De que humanismo estamos falando?

Mostrado o passaporte que a Medicina de Família possui para falar destes temas, podemos mergulhar no núcleo das nossas reflexões. Por isso, é preciso perguntar-se: o que é humanismo, que quer dizer humanizar?  O termo humanismo costuma compreender três aspectos diferentes, embora complementares. Assim, humanista é o homem que define atitudes concretas diante da vida, fruto da sua reflexão e como conseqüência de uma filosofia que norteia sua existência.. Se este homem  humanista é médico, essas atitudes que envolvem a sua própria vida atingiram as outras vidas, aquelas que ele tem que cuidar, e por tanto implicarão uma postura concreta diante da vida humana, da vida doente, do sofrimento e da dor, da vida que se acaba. Em segundo lugar, o humanista tem como vizinho próximo a versão ativa, altruísta e afetiva dessa filosofia de vida: é o humanistarismo, a capacidade de comover-se diante da dor e da limitação alheia. Finalmente, precisa de um alimento que sustente, de modo continuado essa filosofia de vida, e as posturas concretas que ela implica. Dai surge o natural entrelaçamento com as humanidades -âmbito também do humanista- como via cultural de aproximação do conhecimento do homem, com suas grandezas e misérias.

Sobremaneira interessante a análise [iv] que compara o humano, o humanístico, o humanista e o humanitário em relação com a medicina, concluindo que embora conceitualmente diferentes todos estes qualificativos deveriam poder se aplicar ao médico. Estaríamos assim falando da  condição humana do médico, do  caráter humanitário da sua profissão, da  componente humanística da sua preparação e do caráter humanístico da sua orientação filosófica. E conclui este autor: “O conceito de médico implica  subjetividade criativa,  vocação altruísta,  profundo respeito ao especificamente humano,  sentido de solidariedade,  capacidade de comunicação interpessoal,  inclinação benevolente e disposição ao progresso próprio para melhorar sua contribuição para a humanidade.
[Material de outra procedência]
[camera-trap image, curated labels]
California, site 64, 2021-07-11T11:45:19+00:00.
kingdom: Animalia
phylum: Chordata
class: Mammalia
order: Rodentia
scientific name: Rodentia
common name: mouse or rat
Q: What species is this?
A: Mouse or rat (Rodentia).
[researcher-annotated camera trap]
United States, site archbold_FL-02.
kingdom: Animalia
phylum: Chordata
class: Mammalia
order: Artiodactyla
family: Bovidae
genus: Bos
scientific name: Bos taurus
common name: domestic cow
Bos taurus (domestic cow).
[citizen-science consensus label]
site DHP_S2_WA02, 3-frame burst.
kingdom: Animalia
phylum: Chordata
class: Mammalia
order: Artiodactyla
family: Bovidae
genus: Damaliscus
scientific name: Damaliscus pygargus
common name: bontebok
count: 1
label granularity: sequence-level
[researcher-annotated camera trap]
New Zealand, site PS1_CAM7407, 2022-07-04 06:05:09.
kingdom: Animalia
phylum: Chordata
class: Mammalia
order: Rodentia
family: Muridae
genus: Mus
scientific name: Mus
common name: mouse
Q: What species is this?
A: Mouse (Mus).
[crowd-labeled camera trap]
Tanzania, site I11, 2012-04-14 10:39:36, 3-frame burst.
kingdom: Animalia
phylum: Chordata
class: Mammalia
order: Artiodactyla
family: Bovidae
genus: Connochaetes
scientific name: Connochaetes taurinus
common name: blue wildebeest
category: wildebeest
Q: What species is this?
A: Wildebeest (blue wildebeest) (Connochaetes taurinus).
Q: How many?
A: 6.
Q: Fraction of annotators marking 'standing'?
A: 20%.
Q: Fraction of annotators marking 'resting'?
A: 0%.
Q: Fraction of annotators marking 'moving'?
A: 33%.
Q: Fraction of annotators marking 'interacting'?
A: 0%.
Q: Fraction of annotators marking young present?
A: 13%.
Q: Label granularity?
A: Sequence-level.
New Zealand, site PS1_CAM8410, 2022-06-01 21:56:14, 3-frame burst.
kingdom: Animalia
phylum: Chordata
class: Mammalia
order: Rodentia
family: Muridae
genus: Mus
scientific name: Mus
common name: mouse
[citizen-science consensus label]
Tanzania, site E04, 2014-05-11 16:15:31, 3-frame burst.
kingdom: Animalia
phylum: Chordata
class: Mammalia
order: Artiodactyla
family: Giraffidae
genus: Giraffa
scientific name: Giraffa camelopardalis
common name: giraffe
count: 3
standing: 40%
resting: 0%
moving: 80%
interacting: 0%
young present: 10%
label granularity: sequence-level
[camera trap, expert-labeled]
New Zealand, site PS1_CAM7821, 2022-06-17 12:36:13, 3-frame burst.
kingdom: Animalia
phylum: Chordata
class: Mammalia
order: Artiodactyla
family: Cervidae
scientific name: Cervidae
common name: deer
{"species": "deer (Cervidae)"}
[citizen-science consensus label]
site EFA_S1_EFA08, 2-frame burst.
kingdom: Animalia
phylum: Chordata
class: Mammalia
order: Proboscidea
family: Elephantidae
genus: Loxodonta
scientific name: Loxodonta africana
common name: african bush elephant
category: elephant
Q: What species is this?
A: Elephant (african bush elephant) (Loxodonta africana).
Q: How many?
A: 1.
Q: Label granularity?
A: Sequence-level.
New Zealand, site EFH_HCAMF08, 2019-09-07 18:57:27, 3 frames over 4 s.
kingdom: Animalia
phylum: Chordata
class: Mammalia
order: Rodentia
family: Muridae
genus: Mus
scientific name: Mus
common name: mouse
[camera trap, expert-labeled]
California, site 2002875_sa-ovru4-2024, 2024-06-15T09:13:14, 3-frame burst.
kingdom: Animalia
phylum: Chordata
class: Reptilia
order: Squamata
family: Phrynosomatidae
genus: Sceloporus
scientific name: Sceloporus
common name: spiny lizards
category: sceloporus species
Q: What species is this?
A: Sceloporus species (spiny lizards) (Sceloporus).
Sem estas qualidades não se pode ser médico”.  O clamor pelo humanismo ausente, nas suas variadas vertentes, levanta a questão da abordagem completa ao paciente, hoje batizada de holística. É este outro dos temas levado e trazido, que também figura em alta colocação na escala dos assuntos na moda, emparelhado com o humanismo, a ética, e a medicina de família. Na verdade, basta um mínimo de reflexão para surpreender-se de como é possível assistir alguém nas suas necessidades, ajudá-lo nas suas moléstias, por partes, em prestações, perdendo de vista o ser humano que temos diante. Ver a pessoa como um todo é algo absolutamente natural, quer dizer, próprio da natureza humana. No dia a dia, na rua, nas relações sociais, na conversa descontraída, na troca de serviços, no comércio e na amizade, haveria que fazer-se uma grande violência para relacionar-se com uma parte do interlocutor. É por tanto algo que as pessoas, os cidadãos comuns, independente do nível de instrução, fazem naturalmente. Por isso surpreende a necessidade desta discussão entre os médicos e entre os profissionais dedicados à atenção da saúde que, mais do que ninguém, deveriam compreender que o seu serviço destina-se à pessoa que o requer,  nunca a uma parte dela.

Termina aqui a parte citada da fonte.